### [Text provided]
— BEGIN —

Is Deutsche Bank A Bargain?

| About: Deutsche Bank (DB)

Summary

Deutsche Bank is a large European bank with a global presence and a recognized franchise in investment banking.

Since the global financial crisis, its financial performance has been weak and several restructuring plans were a failure.

The most recent strategic plan seems to be credible and if successfully executed may unlock the bank’s potential.

However, most of its targets are to be achieved in 2018 and for the time being its cheap valuation seems warranted.

Deutsche Bank (NYSE:DB) is one of Europe's cheapest banks trading at a significant discount to the sector and to its closest peers. This could mean the bank is a value play, but to unlock its full potential it must execute its restructuring plan successfully and that may take some time to achieve. Given the significant challenges it still faces, including weak capital markets and uncertain potential litigation costs, Deutsche Bank's valuation appears to be appropriate right now.

Company Overview

Deutsche Bank is a leading international financial services provider and the largest bank in Germany. It was founded in 1870 and has nowadays about 100,000 employees in over 70 countries. It is one of the few remaining global banks with a large presence in Europe, the Americas, Asia-Pacific and in emerging markets. It is a Global Systemically Financial Institution with a buffer of 2%. The bank is listed in Germany and on the New York Stock Exchange and has a market capitalization of about $28 billion. Its closest peers are other global banks like Citigroup (NYSE:C), HSBC (NYSE:HSBC), UBS (NYSE:UBS) or JPMorgan (NYSE:JPM).

Deutsche bank is a leading global bank with businesses in a wide range of products and services in investment, corporate and retail banking as well as in asset and wealth management. Its financial products and services are offered for corporate and institutional clients along with private and business clients. The group consists of four operating business units: corporate banking & securities (investment banking and trading activities), global transaction banking, asset & wealth management and private & business clients (retail banking).

— END —

Stored items
— BEGIN —

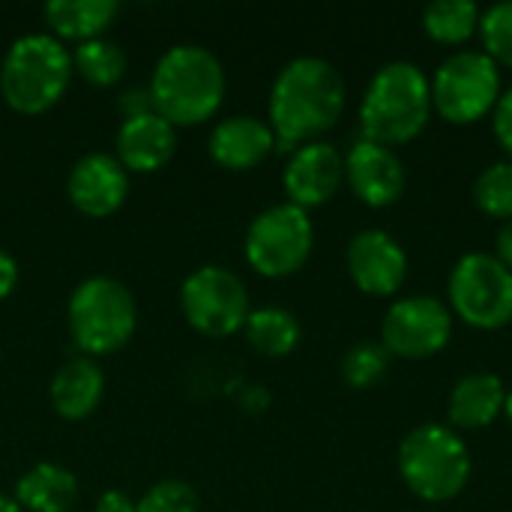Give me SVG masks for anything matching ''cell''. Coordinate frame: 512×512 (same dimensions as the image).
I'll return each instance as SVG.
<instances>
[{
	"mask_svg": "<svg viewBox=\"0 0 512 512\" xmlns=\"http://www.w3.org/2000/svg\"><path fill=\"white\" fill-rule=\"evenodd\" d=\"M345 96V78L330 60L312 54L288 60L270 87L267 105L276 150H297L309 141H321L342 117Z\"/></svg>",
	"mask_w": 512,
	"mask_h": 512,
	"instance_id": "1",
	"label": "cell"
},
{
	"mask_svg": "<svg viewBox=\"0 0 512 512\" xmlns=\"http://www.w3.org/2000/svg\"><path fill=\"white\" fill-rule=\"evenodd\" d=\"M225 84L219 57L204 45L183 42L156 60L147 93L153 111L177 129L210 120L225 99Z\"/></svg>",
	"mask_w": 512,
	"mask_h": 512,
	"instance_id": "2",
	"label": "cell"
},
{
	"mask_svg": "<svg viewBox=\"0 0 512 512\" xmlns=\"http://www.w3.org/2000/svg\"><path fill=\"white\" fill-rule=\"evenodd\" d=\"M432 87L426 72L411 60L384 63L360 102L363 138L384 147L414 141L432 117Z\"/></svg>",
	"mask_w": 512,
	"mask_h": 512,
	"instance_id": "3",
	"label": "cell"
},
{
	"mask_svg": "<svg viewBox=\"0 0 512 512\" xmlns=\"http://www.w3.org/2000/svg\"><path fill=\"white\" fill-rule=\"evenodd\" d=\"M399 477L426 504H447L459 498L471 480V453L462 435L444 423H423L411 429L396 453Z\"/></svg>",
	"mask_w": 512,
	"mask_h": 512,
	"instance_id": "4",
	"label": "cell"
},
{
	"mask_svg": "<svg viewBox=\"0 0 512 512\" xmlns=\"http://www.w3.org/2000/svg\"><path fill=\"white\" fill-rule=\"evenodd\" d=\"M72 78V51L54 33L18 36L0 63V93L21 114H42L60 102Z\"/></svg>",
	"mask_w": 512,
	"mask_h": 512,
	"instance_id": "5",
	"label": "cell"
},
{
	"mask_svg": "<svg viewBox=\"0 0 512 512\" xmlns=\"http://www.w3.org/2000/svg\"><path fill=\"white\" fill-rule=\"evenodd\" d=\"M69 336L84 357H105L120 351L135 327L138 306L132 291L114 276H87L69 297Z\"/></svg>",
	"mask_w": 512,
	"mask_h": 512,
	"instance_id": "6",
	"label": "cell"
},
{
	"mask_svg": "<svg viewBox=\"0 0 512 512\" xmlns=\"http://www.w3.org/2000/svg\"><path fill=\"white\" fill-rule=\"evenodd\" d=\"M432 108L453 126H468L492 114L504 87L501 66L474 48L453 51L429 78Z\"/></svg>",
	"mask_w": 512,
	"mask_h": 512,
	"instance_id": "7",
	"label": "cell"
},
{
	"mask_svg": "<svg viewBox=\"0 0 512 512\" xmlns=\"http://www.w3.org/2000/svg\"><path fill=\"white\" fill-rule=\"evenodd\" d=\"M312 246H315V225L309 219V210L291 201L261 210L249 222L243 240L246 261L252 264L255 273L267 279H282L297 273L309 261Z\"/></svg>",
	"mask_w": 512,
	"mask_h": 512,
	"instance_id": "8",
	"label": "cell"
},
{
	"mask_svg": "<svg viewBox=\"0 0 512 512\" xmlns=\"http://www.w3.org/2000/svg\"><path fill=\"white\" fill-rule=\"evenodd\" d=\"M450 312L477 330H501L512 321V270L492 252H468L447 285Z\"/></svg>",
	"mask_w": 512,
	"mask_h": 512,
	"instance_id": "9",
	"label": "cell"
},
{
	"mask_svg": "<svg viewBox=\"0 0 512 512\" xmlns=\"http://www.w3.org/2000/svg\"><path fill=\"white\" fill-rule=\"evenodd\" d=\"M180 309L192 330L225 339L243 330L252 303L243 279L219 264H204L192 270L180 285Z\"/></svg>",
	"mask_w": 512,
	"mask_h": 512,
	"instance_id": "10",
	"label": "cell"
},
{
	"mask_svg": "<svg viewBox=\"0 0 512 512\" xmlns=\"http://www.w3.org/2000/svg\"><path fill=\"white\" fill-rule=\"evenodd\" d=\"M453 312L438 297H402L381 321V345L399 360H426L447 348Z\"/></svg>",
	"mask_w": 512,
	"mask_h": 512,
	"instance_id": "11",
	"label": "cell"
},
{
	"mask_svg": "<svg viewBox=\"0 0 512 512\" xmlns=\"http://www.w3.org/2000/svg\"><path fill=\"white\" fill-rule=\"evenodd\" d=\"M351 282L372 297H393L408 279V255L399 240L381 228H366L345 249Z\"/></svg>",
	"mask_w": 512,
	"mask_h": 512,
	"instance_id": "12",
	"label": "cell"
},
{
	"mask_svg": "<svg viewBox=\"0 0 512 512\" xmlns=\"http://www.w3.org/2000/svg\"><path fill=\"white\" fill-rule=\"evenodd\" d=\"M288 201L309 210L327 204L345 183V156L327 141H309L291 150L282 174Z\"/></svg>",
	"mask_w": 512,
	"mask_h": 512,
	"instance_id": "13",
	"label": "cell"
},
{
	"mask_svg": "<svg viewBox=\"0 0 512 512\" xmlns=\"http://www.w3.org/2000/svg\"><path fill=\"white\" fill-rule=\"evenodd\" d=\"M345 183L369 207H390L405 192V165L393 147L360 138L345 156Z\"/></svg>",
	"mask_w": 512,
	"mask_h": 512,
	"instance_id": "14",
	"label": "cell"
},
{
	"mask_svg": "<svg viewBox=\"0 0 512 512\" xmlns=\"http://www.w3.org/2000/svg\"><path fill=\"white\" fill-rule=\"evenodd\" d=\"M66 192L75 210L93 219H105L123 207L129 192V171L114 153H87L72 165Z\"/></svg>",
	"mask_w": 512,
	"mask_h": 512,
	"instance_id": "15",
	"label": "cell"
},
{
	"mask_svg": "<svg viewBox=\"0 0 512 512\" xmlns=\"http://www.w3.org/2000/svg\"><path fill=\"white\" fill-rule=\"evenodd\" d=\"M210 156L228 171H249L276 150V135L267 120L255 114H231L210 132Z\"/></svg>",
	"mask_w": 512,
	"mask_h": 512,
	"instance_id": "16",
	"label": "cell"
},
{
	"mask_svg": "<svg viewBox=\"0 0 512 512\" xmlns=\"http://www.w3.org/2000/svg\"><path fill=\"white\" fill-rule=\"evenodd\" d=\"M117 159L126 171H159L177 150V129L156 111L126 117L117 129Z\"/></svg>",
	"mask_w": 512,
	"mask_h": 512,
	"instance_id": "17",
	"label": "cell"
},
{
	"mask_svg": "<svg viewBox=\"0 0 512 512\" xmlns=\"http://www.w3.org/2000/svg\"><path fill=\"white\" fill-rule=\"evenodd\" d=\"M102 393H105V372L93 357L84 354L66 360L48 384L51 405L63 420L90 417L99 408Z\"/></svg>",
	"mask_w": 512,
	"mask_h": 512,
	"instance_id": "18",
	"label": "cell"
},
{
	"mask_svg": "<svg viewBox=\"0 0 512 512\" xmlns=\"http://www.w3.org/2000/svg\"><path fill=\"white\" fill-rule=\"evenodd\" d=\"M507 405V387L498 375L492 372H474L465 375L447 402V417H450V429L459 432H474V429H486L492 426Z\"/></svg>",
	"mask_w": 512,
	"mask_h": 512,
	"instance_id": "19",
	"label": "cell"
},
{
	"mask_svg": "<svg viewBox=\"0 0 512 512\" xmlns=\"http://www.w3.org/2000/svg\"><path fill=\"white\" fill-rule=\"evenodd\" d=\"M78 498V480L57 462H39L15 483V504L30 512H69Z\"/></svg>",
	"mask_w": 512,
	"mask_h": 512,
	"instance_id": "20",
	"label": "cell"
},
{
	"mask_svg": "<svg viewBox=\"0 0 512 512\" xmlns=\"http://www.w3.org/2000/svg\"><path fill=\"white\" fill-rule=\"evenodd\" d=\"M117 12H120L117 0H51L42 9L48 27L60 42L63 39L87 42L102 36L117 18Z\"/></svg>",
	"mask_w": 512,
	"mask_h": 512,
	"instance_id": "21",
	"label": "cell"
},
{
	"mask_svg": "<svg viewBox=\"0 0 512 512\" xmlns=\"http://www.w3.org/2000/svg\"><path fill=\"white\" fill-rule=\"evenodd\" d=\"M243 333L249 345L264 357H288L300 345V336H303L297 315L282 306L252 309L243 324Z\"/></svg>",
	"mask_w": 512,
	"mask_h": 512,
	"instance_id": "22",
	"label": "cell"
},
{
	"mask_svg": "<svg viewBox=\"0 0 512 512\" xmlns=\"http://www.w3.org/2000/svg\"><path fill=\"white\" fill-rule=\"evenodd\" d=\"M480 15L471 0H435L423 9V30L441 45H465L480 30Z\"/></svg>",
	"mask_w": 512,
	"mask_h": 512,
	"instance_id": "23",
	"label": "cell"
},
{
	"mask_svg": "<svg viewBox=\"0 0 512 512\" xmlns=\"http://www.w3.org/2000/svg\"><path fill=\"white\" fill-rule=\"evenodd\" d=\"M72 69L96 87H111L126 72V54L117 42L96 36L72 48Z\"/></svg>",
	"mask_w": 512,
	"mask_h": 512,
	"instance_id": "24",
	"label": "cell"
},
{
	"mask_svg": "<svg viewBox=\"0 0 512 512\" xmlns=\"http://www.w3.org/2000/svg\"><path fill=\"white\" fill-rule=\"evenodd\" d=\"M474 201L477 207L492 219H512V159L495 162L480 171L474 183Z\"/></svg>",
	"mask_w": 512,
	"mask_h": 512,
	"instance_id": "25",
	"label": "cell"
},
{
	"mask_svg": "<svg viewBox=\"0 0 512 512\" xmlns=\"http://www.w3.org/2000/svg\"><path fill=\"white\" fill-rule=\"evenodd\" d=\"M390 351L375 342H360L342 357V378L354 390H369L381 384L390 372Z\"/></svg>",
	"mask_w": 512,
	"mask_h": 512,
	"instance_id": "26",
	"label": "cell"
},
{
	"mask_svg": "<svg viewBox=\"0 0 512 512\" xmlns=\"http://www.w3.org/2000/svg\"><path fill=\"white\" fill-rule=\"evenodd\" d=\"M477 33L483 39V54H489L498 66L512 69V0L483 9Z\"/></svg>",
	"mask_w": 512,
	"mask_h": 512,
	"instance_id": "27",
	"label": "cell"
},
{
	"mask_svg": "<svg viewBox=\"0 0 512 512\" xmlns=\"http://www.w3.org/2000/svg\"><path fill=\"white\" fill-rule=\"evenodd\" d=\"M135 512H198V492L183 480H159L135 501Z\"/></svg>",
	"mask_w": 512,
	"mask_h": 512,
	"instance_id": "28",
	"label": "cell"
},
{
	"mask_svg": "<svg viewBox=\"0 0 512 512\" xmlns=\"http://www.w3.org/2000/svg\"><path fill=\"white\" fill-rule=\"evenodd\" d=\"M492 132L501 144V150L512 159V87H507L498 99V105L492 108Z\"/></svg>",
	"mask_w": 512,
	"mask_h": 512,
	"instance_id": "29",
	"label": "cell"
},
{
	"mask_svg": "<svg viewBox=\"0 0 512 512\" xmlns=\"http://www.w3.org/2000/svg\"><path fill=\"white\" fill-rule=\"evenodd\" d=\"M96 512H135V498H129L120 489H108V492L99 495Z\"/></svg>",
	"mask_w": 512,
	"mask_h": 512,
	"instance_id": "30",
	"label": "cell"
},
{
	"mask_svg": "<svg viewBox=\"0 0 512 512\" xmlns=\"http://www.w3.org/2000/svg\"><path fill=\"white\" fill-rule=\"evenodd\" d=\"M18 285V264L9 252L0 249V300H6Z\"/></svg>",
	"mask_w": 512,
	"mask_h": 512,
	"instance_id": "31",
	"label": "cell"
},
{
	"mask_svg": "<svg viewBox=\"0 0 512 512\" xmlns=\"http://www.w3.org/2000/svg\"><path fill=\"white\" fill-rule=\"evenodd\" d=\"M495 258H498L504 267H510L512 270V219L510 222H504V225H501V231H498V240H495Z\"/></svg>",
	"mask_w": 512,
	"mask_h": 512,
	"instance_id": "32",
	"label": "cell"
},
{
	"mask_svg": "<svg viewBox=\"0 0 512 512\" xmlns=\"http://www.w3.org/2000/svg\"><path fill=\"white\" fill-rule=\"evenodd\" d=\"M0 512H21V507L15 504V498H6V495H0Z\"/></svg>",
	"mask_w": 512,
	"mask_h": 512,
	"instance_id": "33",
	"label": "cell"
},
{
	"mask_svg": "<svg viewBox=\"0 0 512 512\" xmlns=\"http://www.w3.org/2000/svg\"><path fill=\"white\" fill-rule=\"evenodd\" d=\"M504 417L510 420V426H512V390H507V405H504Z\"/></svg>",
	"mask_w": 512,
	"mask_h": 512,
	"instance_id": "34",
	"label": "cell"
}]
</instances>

— END —

### [Tasks for this exercise]
**1)** Please output the passage of the Deutsche Bank article from "The most recent" to "appropriate right now.".
**2)** Summarize the Deutsche Bank article in two sentences.
The listing is separate material from the Deutsche Bank article.

### [Worked answers]
**1)**
The most recent strategic plan seems to be credible and if successfully executed may unlock the bank’s potential.

However, most of its targets are to be achieved in 2018 and for the time being its cheap valuation seems warranted.

Deutsche Bank (NYSE:DB) is one of Europe's cheapest banks trading at a significant discount to the sector and to its closest peers. This could mean the bank is a value play, but to unlock its full potential it must execute its restructuring plan successfully and that may take some time to achieve. Given the significant challenges it still faces, including weak capital markets and uncertain potential litigation costs, Deutsche Bank's valuation appears to be appropriate right now.

**2)** Deutsche Bank, the largest bank in Germany and a global lender with a recognized investment banking franchise, trades at a significant discount to the sector and its closest peers after weak performance since the global financial crisis and several failed restructuring plans. Its most recent strategic plan seems credible and may unlock its potential if executed successfully, but most targets fall in 2018 and challenges such as weak capital markets and uncertain litigation costs remain, so its cheap valuation appears warranted for now.